Kamis, 15 Juli 2010

Dapatkah Kita Menjadi Lebih Sabar?

Ternyata dampak kenaikan tarif dasar listrik (TDL) mempunyai efek yang sangat luas bagi masyarakat. Bukan hanya adanya kenaikan harga-harga kebutuhan bahan pokok, tetapi juga merosot tingkat daya beli masyarakat, serta inflasi yang menggerogoti kemampuan masyarakat secara luas. Rakyat tidak banyak mempunyai pilihan atas keputusan kenaikan tarif dasar listrik (TDL) ini.

Kalangan pengusaha yang tergabung dalam Assosiasi Pengusaha Indonesia (Apindo) mengatakan, kenaikan TDL, sangat memukul para pengusaha, termasuk usaha kecil dan menengah (UKM).
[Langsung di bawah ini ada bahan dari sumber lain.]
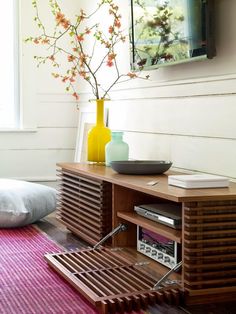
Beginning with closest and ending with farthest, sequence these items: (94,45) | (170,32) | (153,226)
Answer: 1. (153,226)
2. (170,32)
3. (94,45)

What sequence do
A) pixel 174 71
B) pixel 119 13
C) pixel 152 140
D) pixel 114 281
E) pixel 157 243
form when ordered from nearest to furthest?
pixel 114 281, pixel 157 243, pixel 174 71, pixel 152 140, pixel 119 13

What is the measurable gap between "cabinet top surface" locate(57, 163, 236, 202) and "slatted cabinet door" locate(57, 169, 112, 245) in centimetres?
4

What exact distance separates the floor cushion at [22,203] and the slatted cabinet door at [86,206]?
0.20 m

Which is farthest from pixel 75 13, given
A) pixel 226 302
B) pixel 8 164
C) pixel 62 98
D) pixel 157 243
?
pixel 226 302

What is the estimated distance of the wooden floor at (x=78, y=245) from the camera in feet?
6.39

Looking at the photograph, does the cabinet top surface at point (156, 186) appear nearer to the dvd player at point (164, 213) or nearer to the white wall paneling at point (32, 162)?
the dvd player at point (164, 213)

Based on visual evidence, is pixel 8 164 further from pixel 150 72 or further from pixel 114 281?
pixel 114 281

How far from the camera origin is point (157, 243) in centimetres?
244

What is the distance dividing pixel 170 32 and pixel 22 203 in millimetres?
1388

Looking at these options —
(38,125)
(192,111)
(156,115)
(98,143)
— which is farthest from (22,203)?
(192,111)

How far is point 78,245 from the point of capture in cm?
300

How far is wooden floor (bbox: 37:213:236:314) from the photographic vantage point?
1.95 meters

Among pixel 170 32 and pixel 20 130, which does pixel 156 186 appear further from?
pixel 20 130

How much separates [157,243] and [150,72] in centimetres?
120
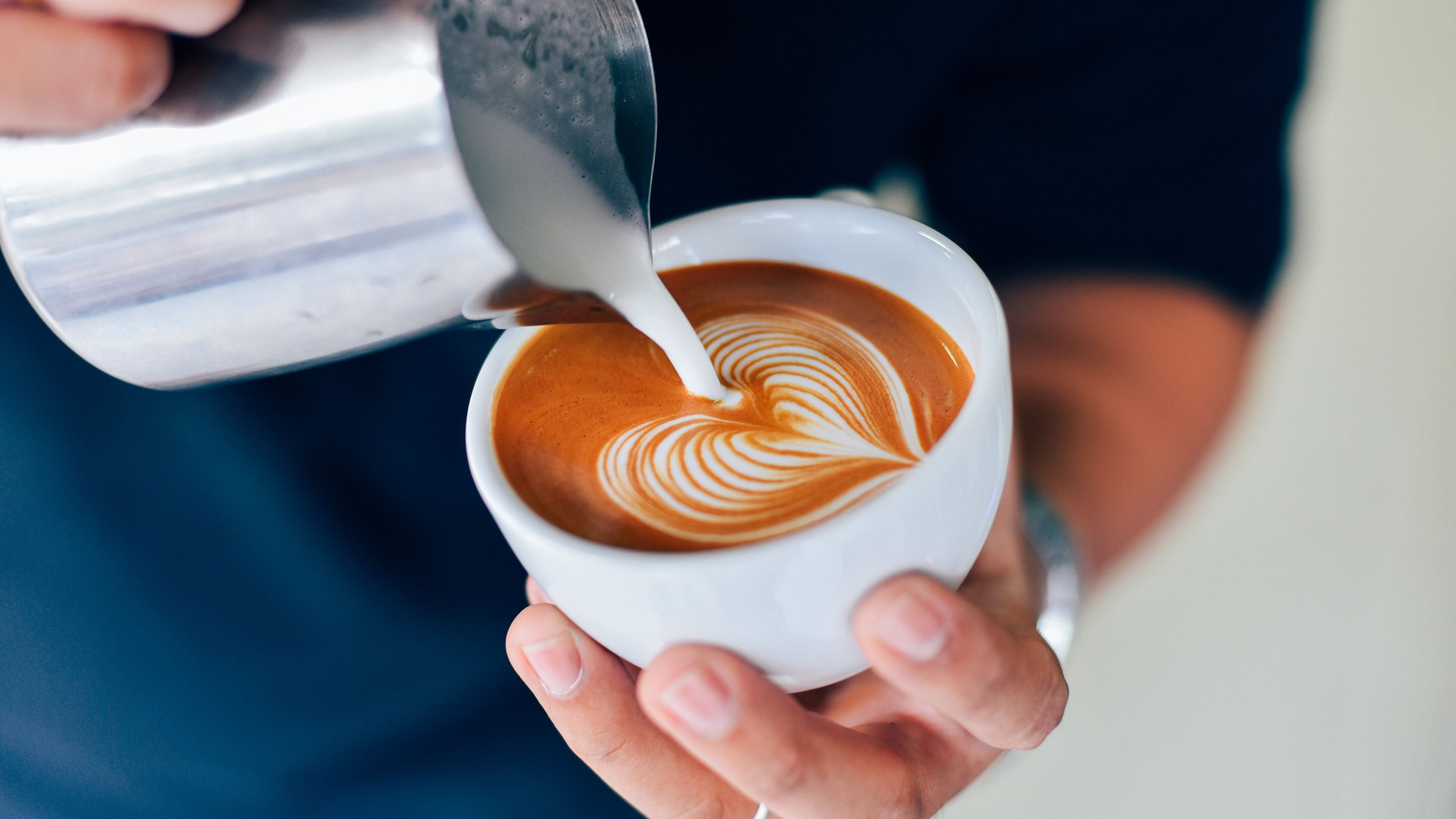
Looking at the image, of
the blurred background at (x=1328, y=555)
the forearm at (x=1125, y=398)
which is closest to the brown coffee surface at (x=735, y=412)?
the forearm at (x=1125, y=398)

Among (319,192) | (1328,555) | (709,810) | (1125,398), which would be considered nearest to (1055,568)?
(1125,398)

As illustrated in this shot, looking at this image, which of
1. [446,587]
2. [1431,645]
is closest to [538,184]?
[446,587]

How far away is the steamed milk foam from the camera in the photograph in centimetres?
45

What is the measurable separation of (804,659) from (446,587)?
0.53m

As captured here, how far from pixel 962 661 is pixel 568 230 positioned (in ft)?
1.09

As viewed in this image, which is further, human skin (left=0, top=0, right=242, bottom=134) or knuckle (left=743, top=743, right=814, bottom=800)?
knuckle (left=743, top=743, right=814, bottom=800)

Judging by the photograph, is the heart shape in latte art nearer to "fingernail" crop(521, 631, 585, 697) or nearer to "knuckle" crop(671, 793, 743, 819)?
"fingernail" crop(521, 631, 585, 697)

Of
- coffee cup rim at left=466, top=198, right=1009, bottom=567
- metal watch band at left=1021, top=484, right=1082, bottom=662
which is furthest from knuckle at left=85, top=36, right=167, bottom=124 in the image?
metal watch band at left=1021, top=484, right=1082, bottom=662

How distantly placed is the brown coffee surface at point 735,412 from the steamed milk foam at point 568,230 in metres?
0.04

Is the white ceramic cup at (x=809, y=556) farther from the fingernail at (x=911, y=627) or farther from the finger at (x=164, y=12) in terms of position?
the finger at (x=164, y=12)

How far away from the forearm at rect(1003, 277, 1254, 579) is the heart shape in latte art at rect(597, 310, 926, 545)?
1.32 ft

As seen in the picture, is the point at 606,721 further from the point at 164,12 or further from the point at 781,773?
the point at 164,12

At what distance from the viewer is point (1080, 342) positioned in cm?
100

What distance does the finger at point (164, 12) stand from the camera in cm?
37
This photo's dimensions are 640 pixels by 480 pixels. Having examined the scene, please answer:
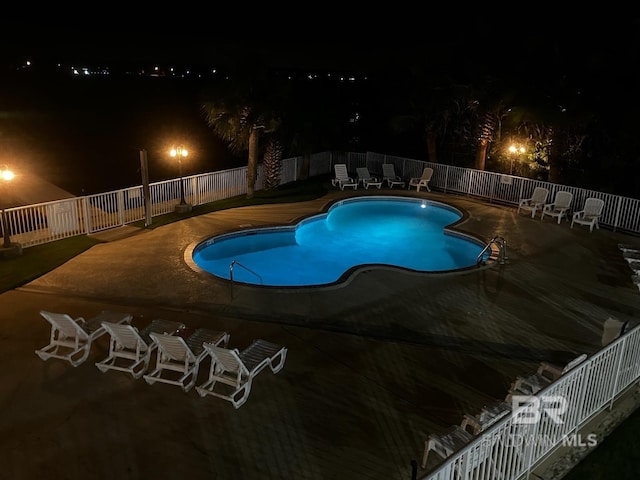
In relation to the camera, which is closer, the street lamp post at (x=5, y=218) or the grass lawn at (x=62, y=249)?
the grass lawn at (x=62, y=249)

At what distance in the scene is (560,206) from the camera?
15938 mm

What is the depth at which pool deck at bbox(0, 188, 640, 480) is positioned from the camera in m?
5.73

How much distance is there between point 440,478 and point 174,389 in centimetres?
392

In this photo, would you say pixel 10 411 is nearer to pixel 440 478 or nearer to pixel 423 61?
pixel 440 478

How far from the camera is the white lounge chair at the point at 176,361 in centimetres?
690

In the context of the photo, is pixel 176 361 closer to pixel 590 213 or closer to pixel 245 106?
pixel 245 106

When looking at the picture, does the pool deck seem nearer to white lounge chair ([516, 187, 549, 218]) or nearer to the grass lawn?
the grass lawn

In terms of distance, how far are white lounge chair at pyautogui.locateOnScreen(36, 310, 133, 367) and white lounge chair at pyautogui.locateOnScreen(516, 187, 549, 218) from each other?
12251 millimetres

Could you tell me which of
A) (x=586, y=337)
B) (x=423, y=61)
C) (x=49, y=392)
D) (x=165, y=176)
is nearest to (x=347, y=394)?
(x=49, y=392)

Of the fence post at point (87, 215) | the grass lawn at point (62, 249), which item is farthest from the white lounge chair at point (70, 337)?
the fence post at point (87, 215)

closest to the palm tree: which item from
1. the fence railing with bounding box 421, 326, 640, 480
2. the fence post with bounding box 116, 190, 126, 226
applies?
the fence post with bounding box 116, 190, 126, 226

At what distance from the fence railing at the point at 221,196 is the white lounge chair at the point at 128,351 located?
248 inches

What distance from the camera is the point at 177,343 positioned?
688cm

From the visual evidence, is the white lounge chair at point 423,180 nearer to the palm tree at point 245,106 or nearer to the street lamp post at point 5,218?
the palm tree at point 245,106
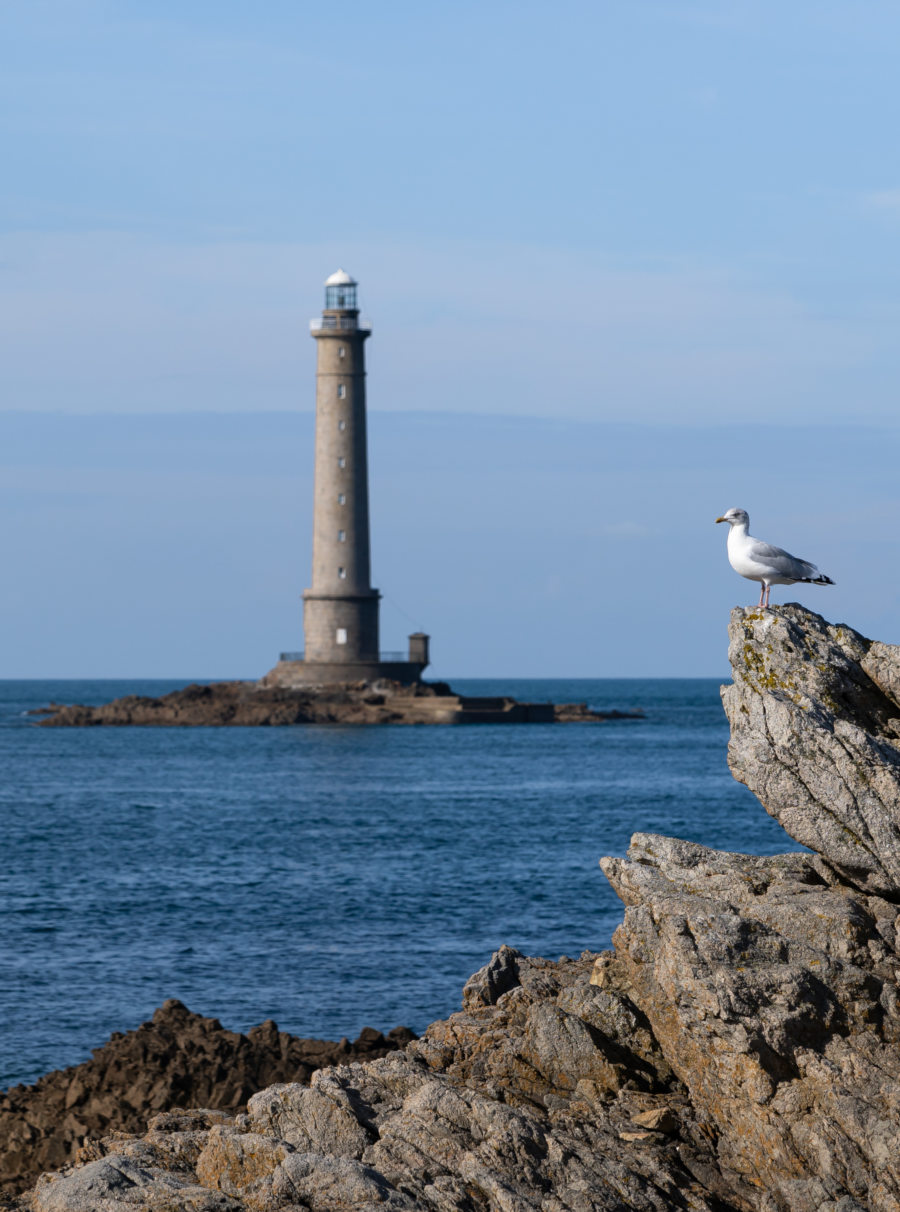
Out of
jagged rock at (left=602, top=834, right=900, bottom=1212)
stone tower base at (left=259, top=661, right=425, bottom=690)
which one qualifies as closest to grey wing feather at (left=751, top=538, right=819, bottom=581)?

Di mana awalnya antara pengusaha dan pemerintah menyepakati kenaikan TDL kisarannya hanyalah 10-15 persen, tetapi kenyataannya antara 11-80 persen. Dampak kenaikan TDL ini akan semakin membebani kehidupan para pekerja, petani, nelayan, dan masyarakat dengan penghasilan yang kecil (marginal). Mereka akan semakin terpuruk dengan kenaikan TDL ini.

Penghasilan buruh, yang rata dibawah Rp 1, 500.000 itu, pasti tidak akan dapat menghadapi berbagai kenaikan harga, yang merupakan akibat dari kenaikan TDL. Rata-rata para pekerja di pabrik, para buruh tani, nelayan, dan masyarakat marginal, hidupnya akan semakin tergerus dengan adanya keputusan pemerintah yang menaikkan TDL. Keputusan yang sudah disepakati antara pemerintah dengan DPR. Inilah sebuah malapetaka bagi kehidupan rakyat, yang terus menerus di dera dengan kenaikan-kenaikan.

Selain adanya kenaikan TDL ini, sebentar lagi, pemerintah juga akan menaikan harga bahan bakar minyak (BBM), yang tujuannya untukmengurangi subsidi. Pemerintah bertujuan mengurangi subsidi secara drastis. Karena, subsidi bertentangan dengan konsep ekonomi kapitalis. Dengan kenaikan BBM ini, lebih-lebih akan semakin terpuruknya kehidupan rakyat secara luas. Mereka akan semakin tidak mampu menghadapi tingkat hidup dengan beban, yang semakin berat.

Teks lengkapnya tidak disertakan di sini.